- **TEXT SECTION**
BEGIN

How to File an HPD 311 Housing Complaint in NYC: A Tenant’s Step-by-Step Playbook
Your landlord won’t fix the heat, the leak, or the pests. Here’s exactly how to file a 311 housing complaint, what HPD inspects and when, and what Class A, B, and C violations mean for your landlord.

Your radiator’s been dead since Sunday. The ceiling in the bathroom has a leak that’s now a bulge. You’ve texted your super three times and gotten nothing back. What do you actually do?

In New York City, you file a complaint with the Department of Housing Preservation and Development (HPD) — and you do it through 311. It’s free, it’s anonymous if you want it to be, and it triggers a legally-enforced inspection and repair timeline your landlord doesn’t get to ignore. But only if you know how to file it correctly and what to do after. Here’s the full playbook.

Start With Your Landlord — But Set a Clock

Before filing, HPD and the Legal Aid Society both recommend contacting your landlord or managing agent first. Send the request in writing — text or email counts — so you have a record. Give a reasonable window (24 hours for emergencies like no heat or a gas leak; 3–7 days for non-emergency repairs). If nothing happens, move to 311.

Why bother with the written request? Two reasons. One, some landlords really will respond. Two, if you end up in Housing Court later, that paper trail proves you gave notice and the landlord failed to act.

END

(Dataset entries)
BEGIN

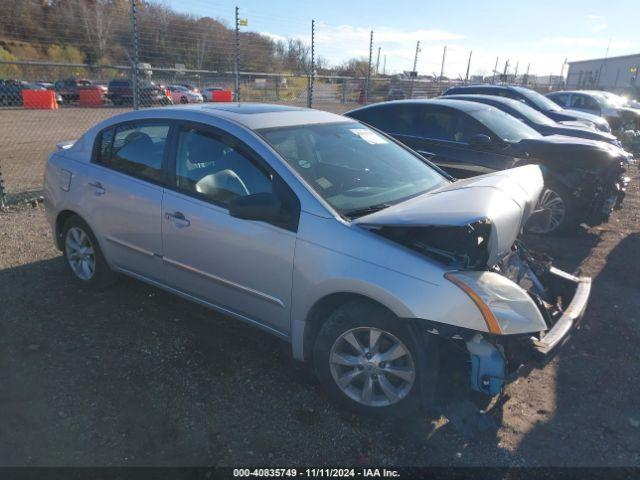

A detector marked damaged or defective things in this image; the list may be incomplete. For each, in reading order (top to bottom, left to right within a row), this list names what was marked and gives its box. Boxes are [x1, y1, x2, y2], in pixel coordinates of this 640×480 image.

crumpled hood [352, 166, 544, 266]
damaged front bumper [468, 260, 592, 396]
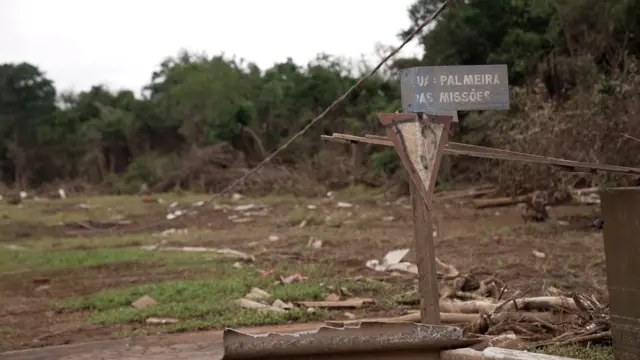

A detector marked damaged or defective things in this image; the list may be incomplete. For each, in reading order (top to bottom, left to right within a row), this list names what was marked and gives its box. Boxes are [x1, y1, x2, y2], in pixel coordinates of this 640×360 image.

rusted metal plate [400, 64, 510, 112]
rusted metal plate [378, 112, 452, 208]
rusty metal scrap [320, 133, 640, 176]
rusted metal plate [604, 187, 640, 358]
rusted metal plate [220, 322, 476, 358]
rusty metal scrap [222, 322, 478, 358]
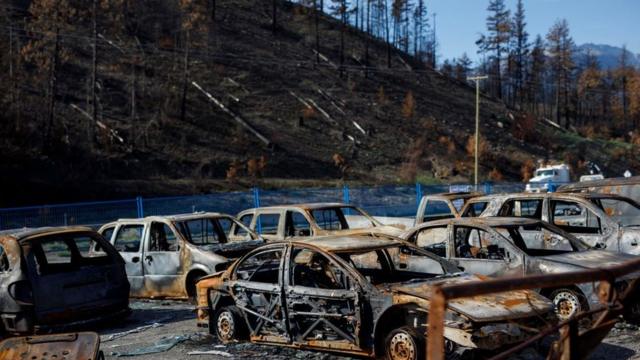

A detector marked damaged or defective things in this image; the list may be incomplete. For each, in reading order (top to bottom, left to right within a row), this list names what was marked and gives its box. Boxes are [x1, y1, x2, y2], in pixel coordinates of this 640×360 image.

rusted car body [0, 332, 102, 360]
rusted car body [0, 228, 129, 334]
rusted sedan [0, 228, 129, 334]
burnt station wagon [0, 228, 129, 334]
burnt car wreck [0, 228, 129, 334]
rusted car body [98, 214, 262, 298]
rusted sedan [99, 212, 262, 300]
rusted wheel rim [218, 310, 235, 340]
burnt tire [212, 306, 248, 344]
rusted door panel [231, 282, 288, 344]
rusted car body [235, 202, 402, 242]
rusted sedan [234, 202, 404, 242]
rusted door panel [284, 286, 362, 352]
burnt car roof [294, 236, 400, 253]
rusted sedan [195, 235, 556, 358]
burnt car wreck [195, 236, 556, 358]
rusted car body [195, 236, 556, 360]
burnt station wagon [195, 236, 556, 360]
rusted wheel rim [388, 332, 418, 360]
burnt tire [384, 326, 424, 360]
rusty metal post [428, 288, 448, 360]
rusted car body [412, 191, 482, 225]
rusted car body [402, 217, 640, 320]
rusted sedan [402, 217, 640, 320]
rusted car body [460, 193, 640, 255]
burnt tire [552, 288, 584, 322]
rusted wheel rim [552, 292, 584, 320]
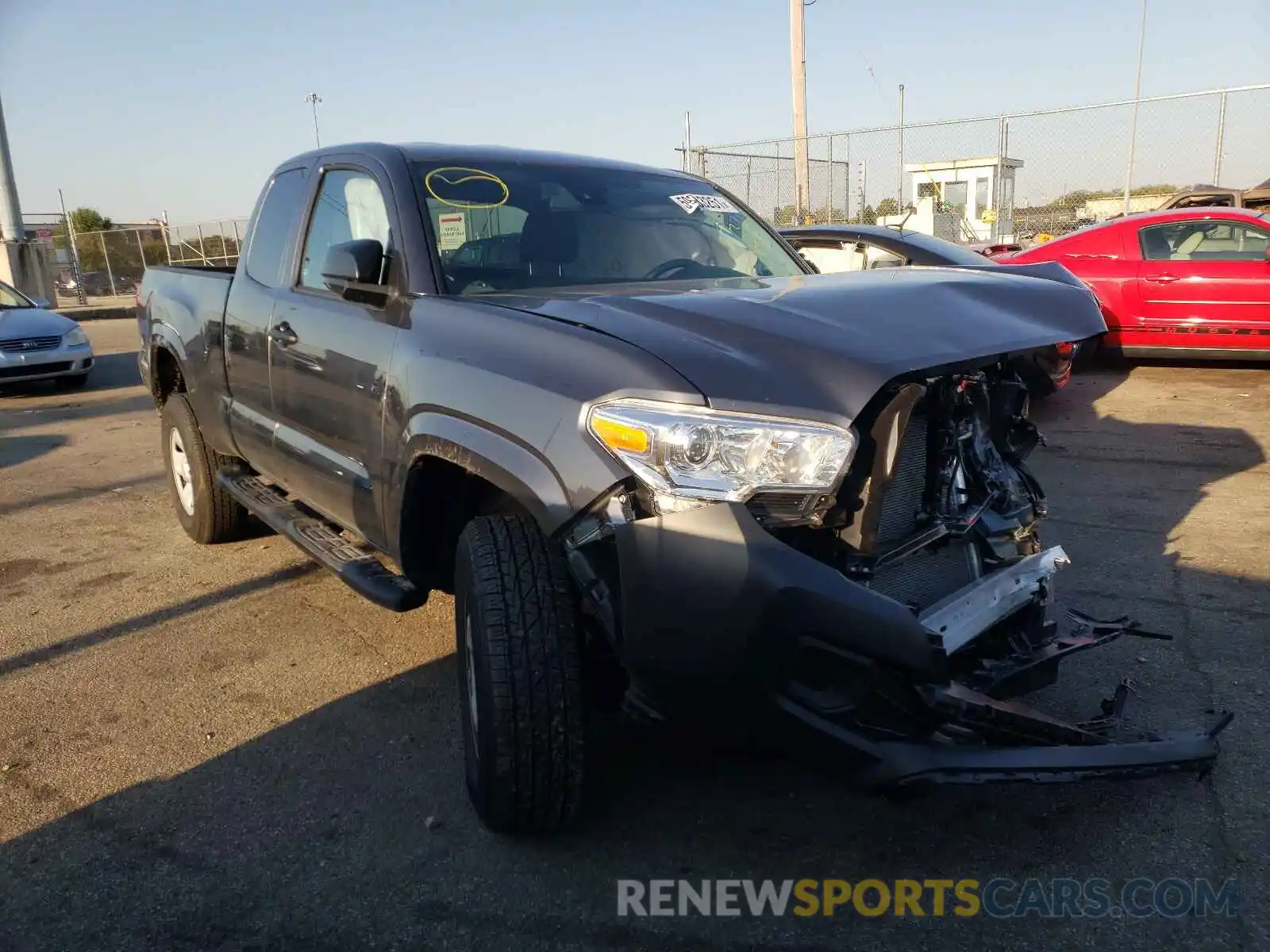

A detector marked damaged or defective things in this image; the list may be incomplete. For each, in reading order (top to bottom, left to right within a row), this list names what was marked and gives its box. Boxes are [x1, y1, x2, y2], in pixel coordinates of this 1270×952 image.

damaged front end [566, 360, 1229, 787]
crumpled front bumper [612, 502, 1229, 787]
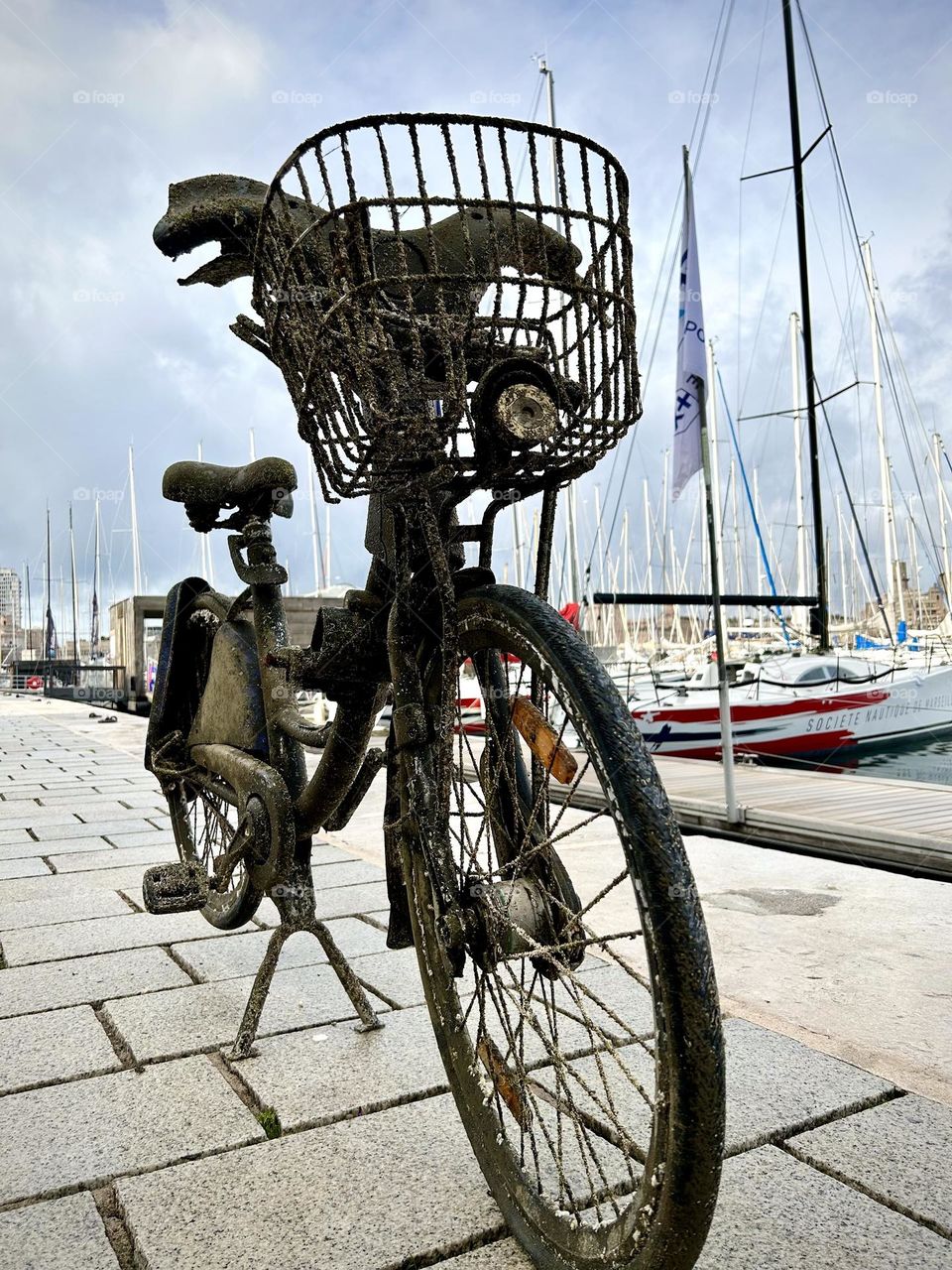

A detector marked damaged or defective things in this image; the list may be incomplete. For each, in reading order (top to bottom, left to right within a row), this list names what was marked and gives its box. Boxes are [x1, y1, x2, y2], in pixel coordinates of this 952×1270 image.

rusty bicycle sculpture [143, 114, 721, 1264]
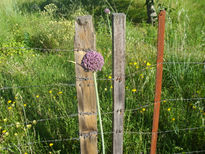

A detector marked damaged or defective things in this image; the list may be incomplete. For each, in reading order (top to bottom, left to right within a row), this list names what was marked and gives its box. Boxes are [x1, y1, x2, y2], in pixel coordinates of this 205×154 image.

rusty metal post [150, 10, 166, 154]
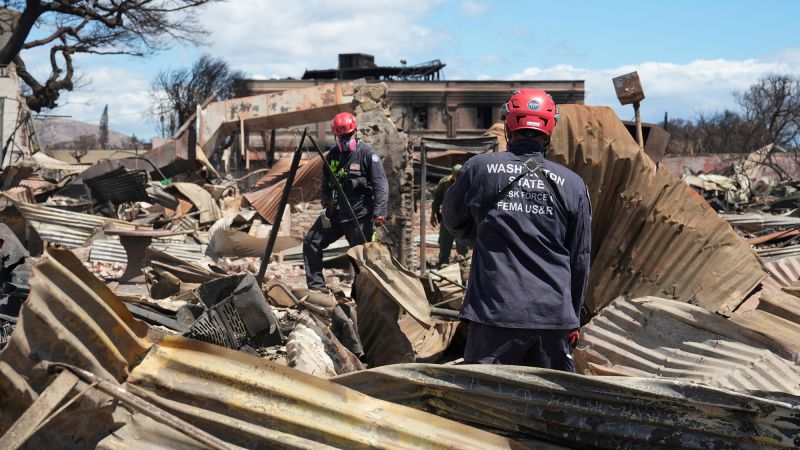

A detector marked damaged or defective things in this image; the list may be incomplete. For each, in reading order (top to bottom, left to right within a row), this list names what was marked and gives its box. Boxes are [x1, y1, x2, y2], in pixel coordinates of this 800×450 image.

END

- **REQUIRED TASKS**
(1) List every class of housing violation that the guide to filing an NYC housing complaint names.
(2) Continue the guide to filing an NYC housing complaint, beginning after its final sentence.

- **ANSWERS BELOW**
(1) Class A, Class B, Class C

(2)
How to File a 311 Housing Complaint

You have four filing options, per the official HPD complaint page:

  • Call 311 (or 212-NEW-YORK from outside NYC). Tell the operator the nature of the problem and your address.
  • Use the NYC311 mobile app (iOS and Android). This is the fastest option and lets you upload photos.
  • File online at portal.311.nyc.gov. Search “Apartment Maintenance Complaint.”
  • Text 311-692 for certain complaint types.

You’ll be asked for your name and contact info. You can request confidentiality — HPD won’t share your identity with the landlord, though the inspector will need to enter your apartment.

What Information to Have Ready

  • Complete building address and your apartment number
  • Specific description of the problem (e.g., “No heat, thermostat reads 58°F at 9 a.m.,” not “heat broken”)
  • How long the condition has existed
  • Whether you’ve contacted the landlord and when
  • Photos or videos if you can — the mobile app lets you upload directly

Save the Service Request (SR) number you’re given. Every follow-up call, every piece of evidence, every court filing ties back to that number.

Inspection Timelines Depend on Severity

Per the HPD complaint portal, inspection timelines are tiered by the danger level of the condition:

  • Emergency conditions (no heat in winter, no water, gas leak, sewage backup): HPD typically inspects within 24 hours.
  • Hazardous conditions (water leaks, broken windows, pest infestations): inspections within roughly 5–10 days.
  • Non-hazardous conditions (cosmetic issues, minor wear): 30+ days.

You — or another adult — need to be home when the inspector comes, or they can’t enter. HPD doesn’t give exact arrival windows; keep your phone on and be flexible. If they can’t get in, they’ll leave a card, and you’ll need to call to reschedule.

What Gets Issued — and What It Means

If the inspector confirms the condition, HPD issues a violation against the building. Violations come in three classes, each with its own deadline for the landlord to fix the problem:

  • Class A (Non-hazardous): Minor issues — a missing apartment number, minor non-lead paint peeling, a broken doorbell. Landlord has 90 days to correct.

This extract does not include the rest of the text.